== Source data ==
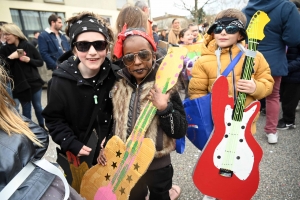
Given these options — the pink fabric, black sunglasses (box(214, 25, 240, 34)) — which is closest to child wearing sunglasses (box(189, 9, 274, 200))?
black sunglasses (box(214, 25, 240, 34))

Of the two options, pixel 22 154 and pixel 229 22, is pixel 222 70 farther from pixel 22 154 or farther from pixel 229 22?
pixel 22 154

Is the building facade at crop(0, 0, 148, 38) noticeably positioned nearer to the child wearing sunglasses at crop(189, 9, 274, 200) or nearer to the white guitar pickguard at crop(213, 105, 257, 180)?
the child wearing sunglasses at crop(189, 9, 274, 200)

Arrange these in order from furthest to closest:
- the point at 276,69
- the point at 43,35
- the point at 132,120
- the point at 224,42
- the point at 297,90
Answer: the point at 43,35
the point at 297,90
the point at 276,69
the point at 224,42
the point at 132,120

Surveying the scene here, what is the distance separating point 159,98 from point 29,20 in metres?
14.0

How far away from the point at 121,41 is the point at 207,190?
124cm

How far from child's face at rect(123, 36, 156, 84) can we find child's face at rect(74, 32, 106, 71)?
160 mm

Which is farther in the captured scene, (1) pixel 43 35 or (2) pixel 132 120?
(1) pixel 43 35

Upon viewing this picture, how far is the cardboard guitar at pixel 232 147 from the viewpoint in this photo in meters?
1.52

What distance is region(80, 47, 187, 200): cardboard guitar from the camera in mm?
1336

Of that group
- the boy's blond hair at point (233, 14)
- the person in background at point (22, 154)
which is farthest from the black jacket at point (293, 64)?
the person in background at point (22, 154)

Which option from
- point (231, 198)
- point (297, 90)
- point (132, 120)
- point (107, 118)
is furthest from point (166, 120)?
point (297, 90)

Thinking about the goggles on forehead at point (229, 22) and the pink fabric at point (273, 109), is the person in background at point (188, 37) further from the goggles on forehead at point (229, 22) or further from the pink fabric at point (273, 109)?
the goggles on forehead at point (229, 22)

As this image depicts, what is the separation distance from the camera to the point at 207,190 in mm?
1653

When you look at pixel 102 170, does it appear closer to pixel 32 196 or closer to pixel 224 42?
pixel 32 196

== Your task ==
Copy every row above word for word, including the answers, and leave out the picture placeholders.

== Result below ==
Given these options — the pink fabric, black sunglasses (box(214, 25, 240, 34)) — which is closest to child wearing sunglasses (box(189, 9, 274, 200))?
black sunglasses (box(214, 25, 240, 34))

Of the two options, pixel 22 154 and pixel 229 22, is pixel 222 70 farther from pixel 22 154 or farther from pixel 229 22?
pixel 22 154

Is the building facade at crop(0, 0, 148, 38) noticeably positioned nearer to the child wearing sunglasses at crop(189, 9, 274, 200) or nearer to the white guitar pickguard at crop(213, 105, 257, 180)?
the child wearing sunglasses at crop(189, 9, 274, 200)

Arrange these in order from furthest to closest:
- the point at 276,69
- the point at 43,35
- the point at 132,120
- the point at 224,42
- the point at 297,90
Answer: the point at 43,35
the point at 297,90
the point at 276,69
the point at 224,42
the point at 132,120

Surveying the scene here, what is the distance separating point 159,98 from point 29,20 in metres?
14.0

How far away from the point at 121,41 is the point at 207,190?
124cm

How far from child's face at rect(123, 36, 156, 84) can we find child's face at rect(74, 32, 106, 71)?
160 mm

Which is farther in the captured scene, (1) pixel 43 35 or (2) pixel 132 120?
(1) pixel 43 35

Upon viewing this picture, how far is the cardboard guitar at pixel 232 147 from the viewpoint in this photo in meters?
1.52

What distance is region(80, 47, 187, 200): cardboard guitar from the camera in mm?
1336

Of that group
- the boy's blond hair at point (233, 14)
- the person in background at point (22, 154)
which is farthest from the black jacket at point (293, 64)?
the person in background at point (22, 154)

Which option from
- point (231, 198)
- point (297, 90)
- point (132, 120)
- point (107, 118)
is furthest from point (166, 120)?
point (297, 90)

Thinking about the goggles on forehead at point (229, 22) and the pink fabric at point (273, 109), is the person in background at point (188, 37) further from the goggles on forehead at point (229, 22) or further from the pink fabric at point (273, 109)?
the goggles on forehead at point (229, 22)

As this image depicts, what is the separation distance from the camera to the point at 207,190 in mm?
1653

When you look at pixel 102 170, does it appear closer to pixel 32 196 or closer to pixel 224 42?
pixel 32 196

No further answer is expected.